The Gerald Haslam books I’d just bought—The Other California, Coming of Age in California, and Voices of a Place: Social and Literary Essays from the Other California—sat on the nightstand. I’d finished Voices of a Place, most of The Other California, read and reread The Great Central Valley four or five times and, now that I could keep awake while reading since I was off dope, made nearly as many notes as that thing had pages. Intending to start my new books, I instead sat there on the bed, leaning against the same wall, staring as I had the previous year out the same open door, trying to remember what it felt like that day. To be young, hopeful, naively optimistic, thinking I’d have my own book by now, a soulmate, a life.

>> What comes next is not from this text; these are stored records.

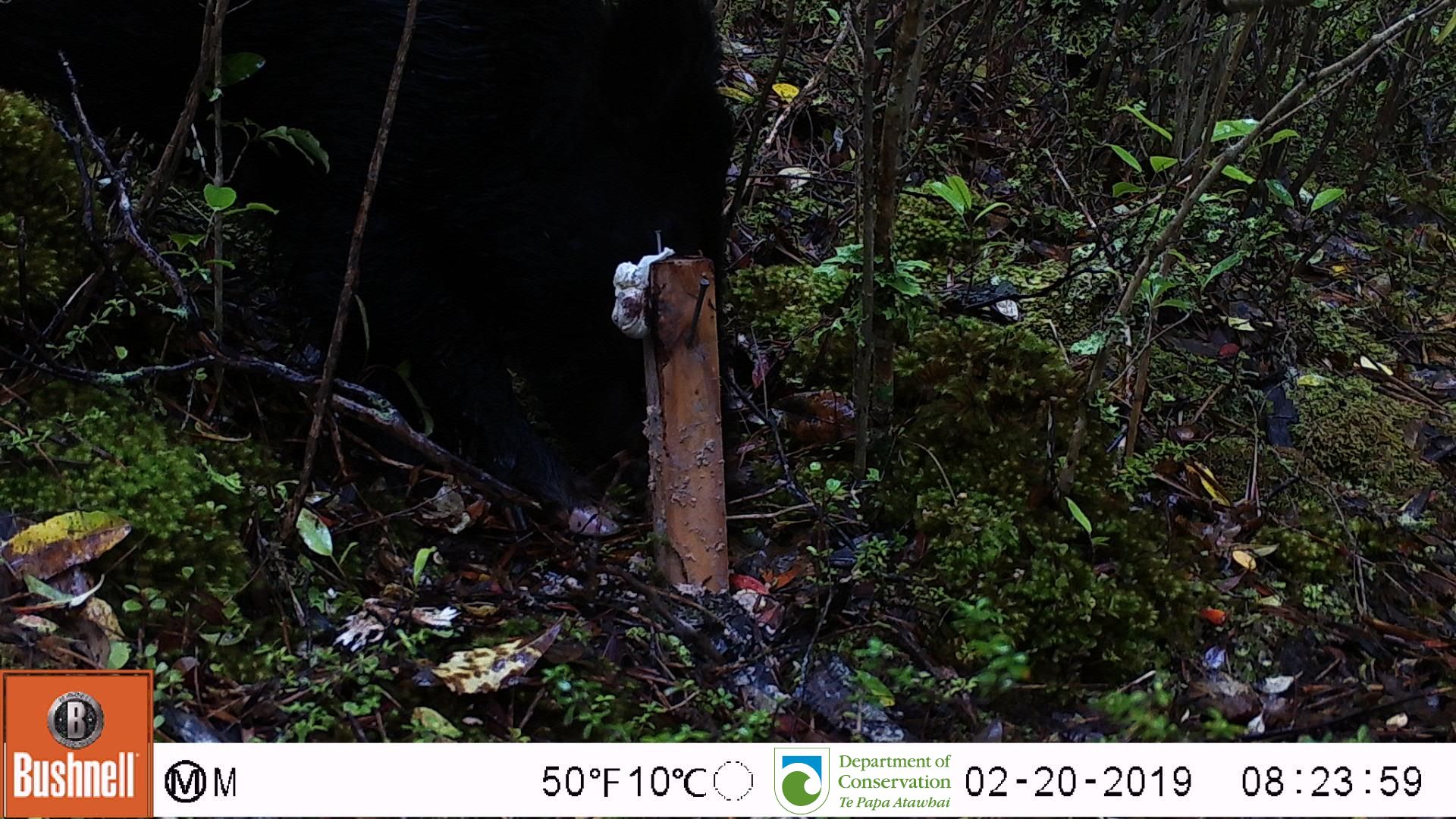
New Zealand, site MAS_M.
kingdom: Animalia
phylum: Chordata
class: Mammalia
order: Artiodactyla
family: Suidae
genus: Sus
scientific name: Sus scrofa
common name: pig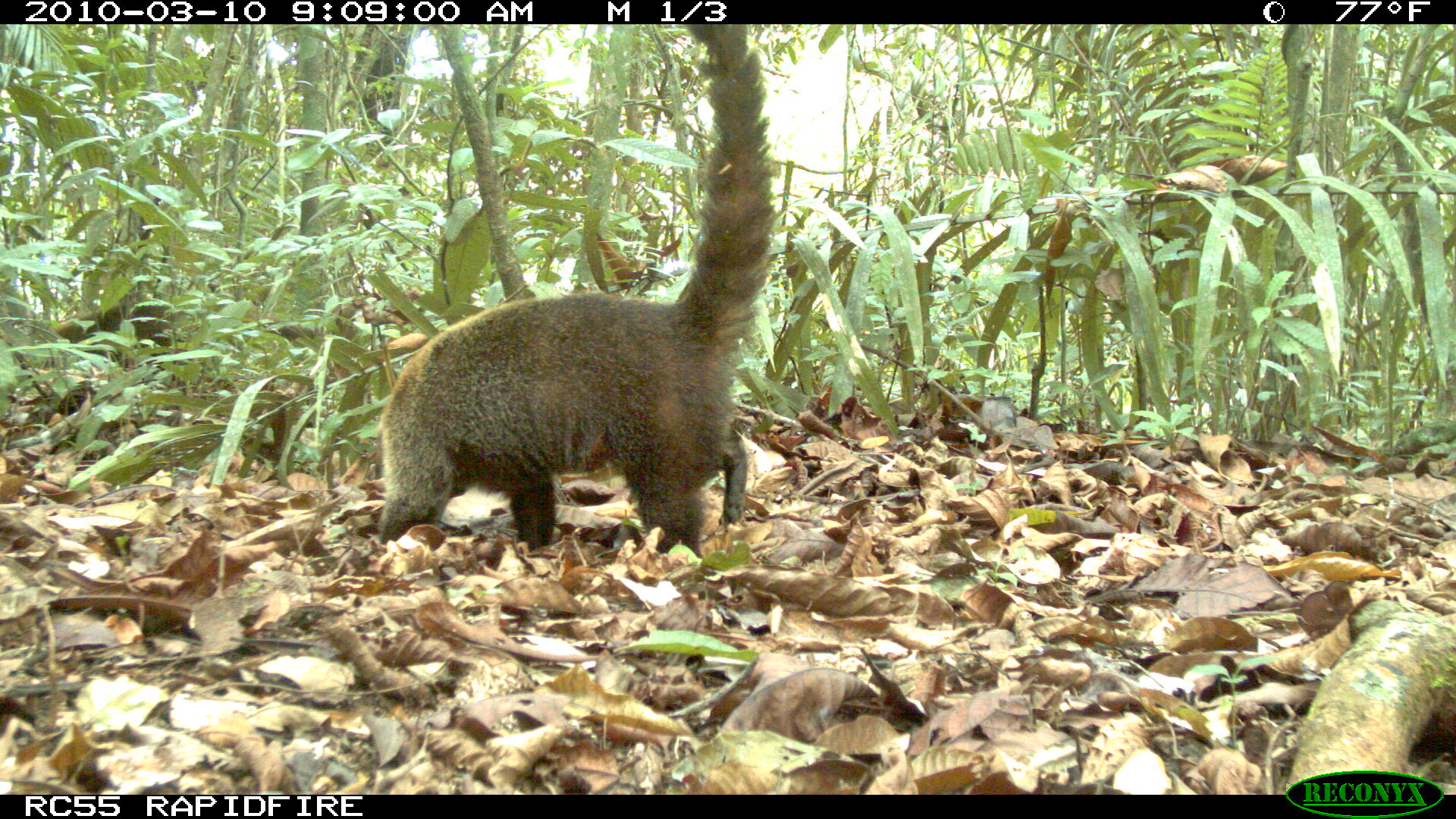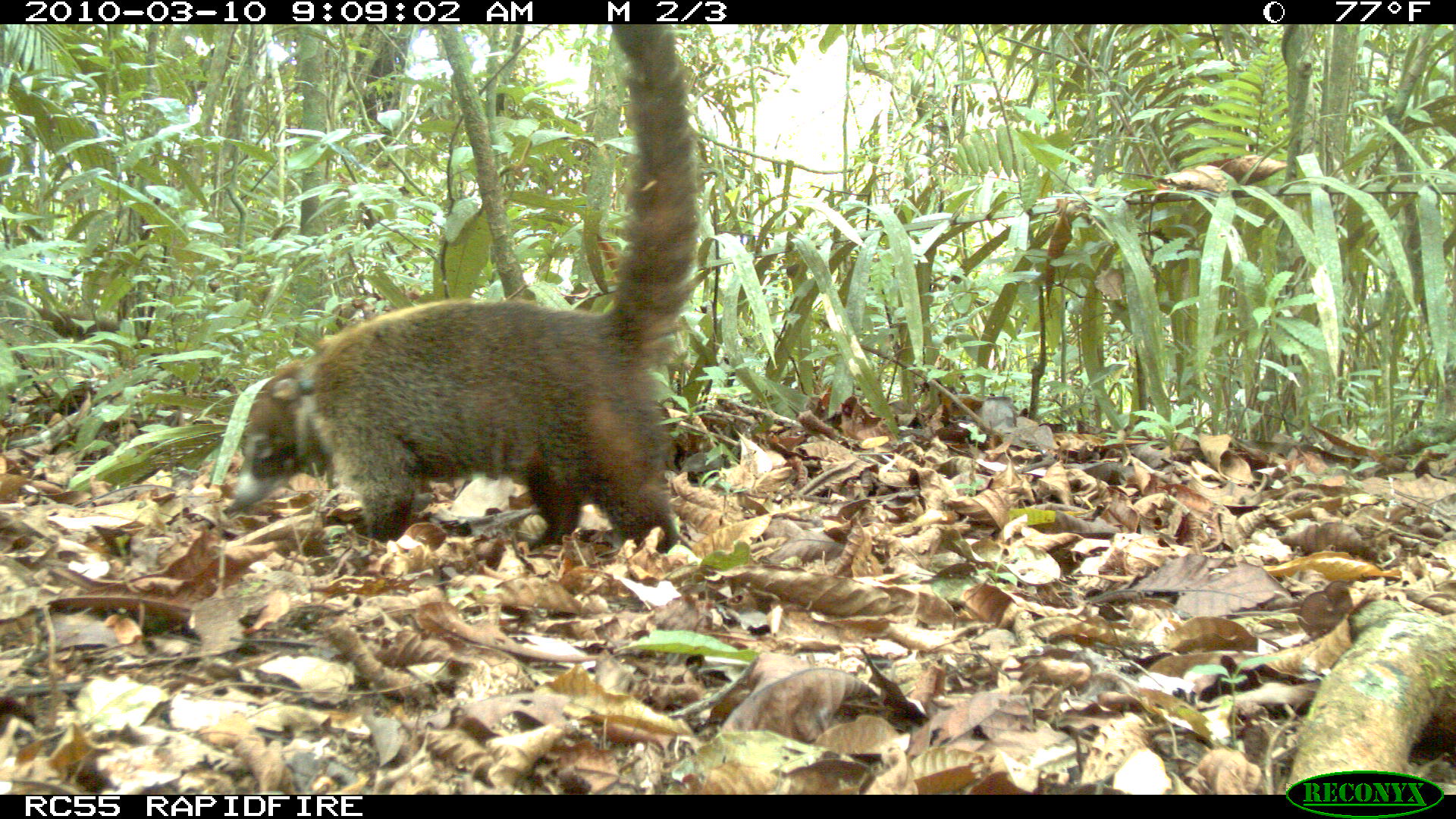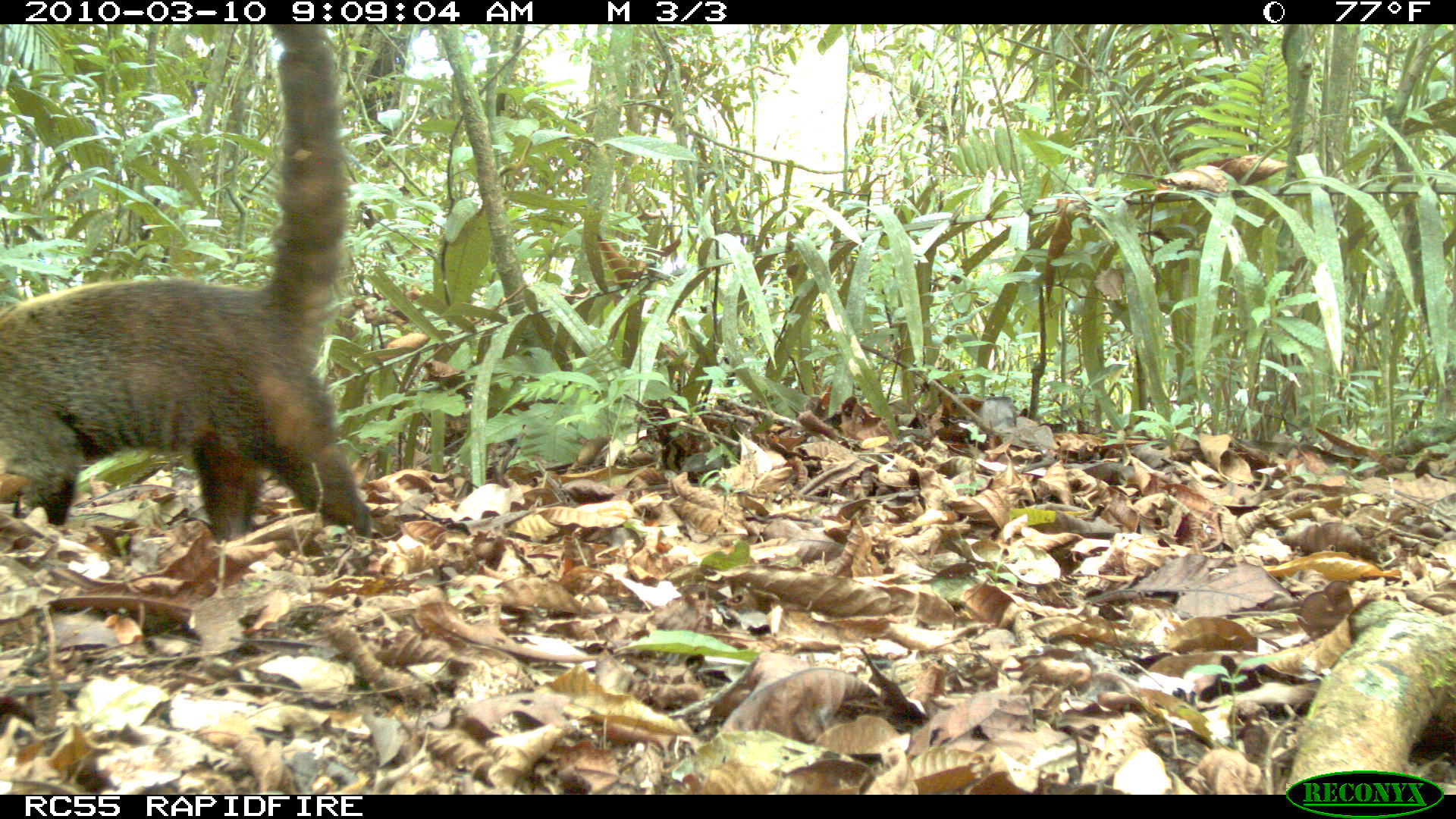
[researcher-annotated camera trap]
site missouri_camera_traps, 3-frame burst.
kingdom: Animalia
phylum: Chordata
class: Mammalia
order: Carnivora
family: Procyonidae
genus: Nasua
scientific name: Nasua narica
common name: white-nosed coati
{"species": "white-nosed coati (Nasua narica)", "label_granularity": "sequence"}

The days when the Valley remained a vast unmapped notion felt then in 1999 a lifetime away. My future had been a block of wet clay to be sculpted, a series of cryptograms yet defined. During my first solo expedition in 1997, this land was the future: an immeasurable emptiness, sprawling and complex, filled with excitement and promise, adventure and discovery. A festooned canopy. A vernal pool.
It seemed to have slowly evaporated somehow.
Sitting upright, absorbing the pastel morning and view of Highway 99, I read the previous year’s journal entry, written right there leaning against that wall: “Morning light, powder blue and rosebush pink, streaks the eastern sky.” Pointless observations and atmospheric impressions—the lazy muted moans of a narcotized mind. A wasted mind. Wasted time.
I closed my eyes, recalling the way I once set the spoon, straw and balloons back into the Altoids tin where I kept them. How lone drops draining from my nostrils often landed on my knee below the hem of my favorite hiking shorts. How I’d stared out the window, heard the woosh of passing semis and wing beats of crows pecking the lot for crumbs, how songbirds lined up along electric lines silhouetted against that powder blue and rosebush light, as if it all meant something.
I wanted so badly to be high, loaded and dreamy. I could smell the heroin, feel the sour burn hanging like a gathering raindrop in my nose, lingering before draining down my inflamed throat. That Thai dressing smell, that caramel bile mixed with melted plastic and engine fluids. No one ever knew I’d once suffered withdrawal to kick the brief habit. Not my friends, my parents, and somehow, not Kari.
I should call Kari, I thought, tell her I made it okay, that the trip’s going well.